ACTION ITEM: Please reproduce exactly the line that carries "kingdom: Animalia" and all remaining lines through the last line of the data, and write nothing else.

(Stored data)
+--

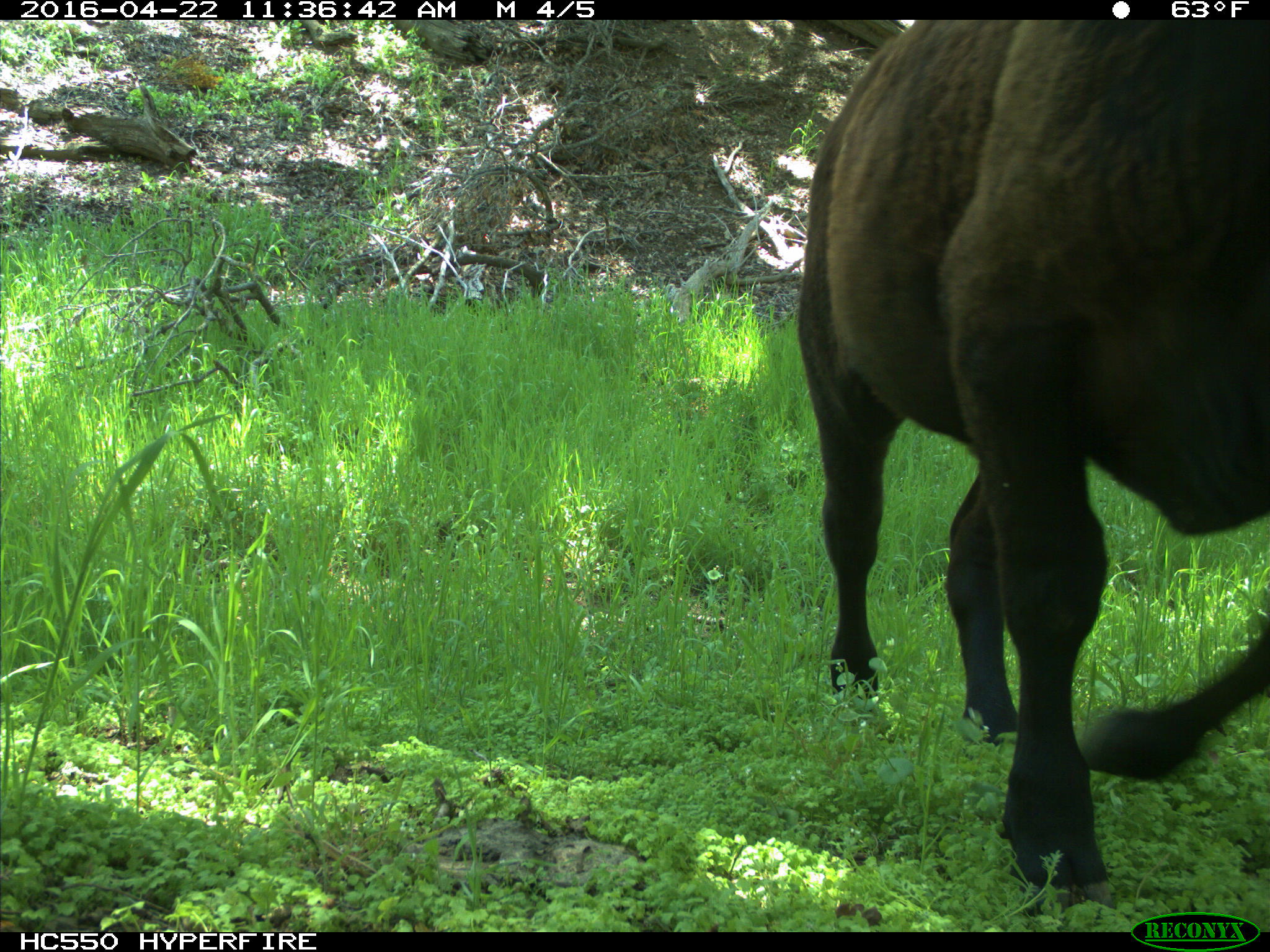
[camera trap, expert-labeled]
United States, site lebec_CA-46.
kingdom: Animalia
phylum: Chordata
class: Mammalia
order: Artiodactyla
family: Bovidae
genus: Bos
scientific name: Bos taurus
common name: domestic cow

+--

THE COMPLETED TASK:
kingdom: Animalia
phylum: Chordata
class: Mammalia
order: Artiodactyla
family: Bovidae
genus: Bos
scientific name: Bos taurus
common name: domestic cow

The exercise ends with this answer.